Day 10 & 11: Washington and Virginia

On the second day I spent in Washington, I was able to take a bit more time to explore the city, primarily by checking out the Smithsonian. The Museum of American History was fun- a lot of exhibits were at least somewhat relevant to my trip, from a timeline of Americans’ means of traveling to the development and birth of the U.S. Highway system to a (small) display comparing bicycles of the past and present. (Check out that frame design!)

After reaching peak knowledge absorption levels, I headed over to Georgetown University to meet with some students from Georgetown Eco Action and Georgetown University Fossil Free. Despite my lack of a slick multimedia presentation, it was exciting to meet with students who are hoping to get involved in climate action. Besides talking about the logistics of biking across the country, a major brainstorming and discussion point was how to be heard both on and off college campuses, and what students (and recent college graduates) can do to make their voices heard. In Washington, I think, there are a lot of opportunities that aren’t really available to people outside of the capital- the sheer number of bureaus, agencies, and departments, not to mention the existing lobbying organizations, are great places to start for publicizing your opinions.
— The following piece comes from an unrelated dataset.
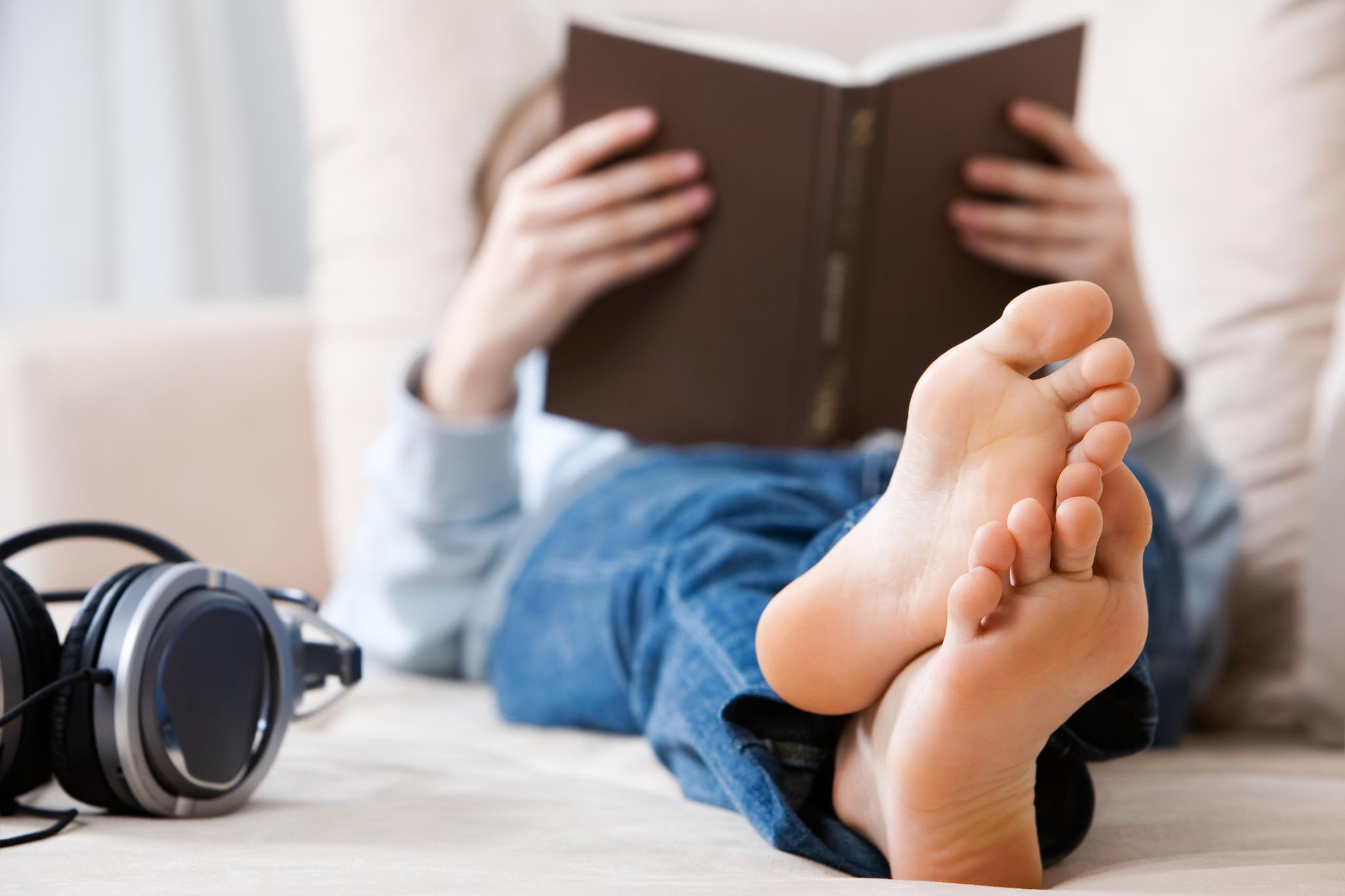 Person auf einem Bett und liest ein Buch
An unfortunate side effect of visiting Georgetown was the death of my headset (the part of the bike that holds the fork and front wheel to the rest of the bike). Fortunately, DC is the land of many bike shops as well as many opportunities, and The Bike Rack (14th and Q St NW) was able to get me set up with a new headset…which also mandated a new fork. I bid a sweet farewell to the Easton EC30, and left it at Wheelnuts bike shop in Alexandria, VA because of a strange law about pawnbrokers in DC. (If you want a sweet carbon fork CHEEP go call them RIGHT NOW; it will probably fit any bike with a 56 cm frame and will DEFINITELY ft any 1989 Cannondale Criterium 56cm or smaller) Disappointing, but hopefully this should be trouble free for the remainder of the voyage (and long afterwards) so I suppose it’s an investment in the future.

Challenges were plentiful as I headed south on the TransAmerica trail. Fog, flat tire, flat tire, weirdly worn-out trailer tire, poor bike lanes, and big trucks all tried their hardest to slow me down, but with a beautiful Virginia sunset lighting the way west, I was still able to push onwards and made over 68 miles in about 5 and a half hours of riding- very good time, and a very good sign for the next few days of the journey. Next in the to-do list: find out why one trailer tire is wearing so quickly, and repair/replace as necessary if the problem can’t be fixed by loading.tumblr_nxdbr3gxn01uj13z1o6_1280

At least the weather made riding easier: starting with a fog in Washington, by the time I had reached Mt. Vernon the sun was blazing brightly on the Potomac, and the solar panel was running full blast for most of the afternoon.

Light skies allowed me to keep riding for a few minutes after sunset, and made for a beautiful end to a challenging day.


I’ve definitely had some equipment difficulties so far, and every time I have been incredibly thankful for all the support coming in from If you’ve already donated, keep an eye on your mailbox! Something might be coming soon! I am truly grateful for your donations- they’ve helped me get through worn tires, headset repairs, and brake problems- and I’m honored that you consider the ride a cause worthy of your support.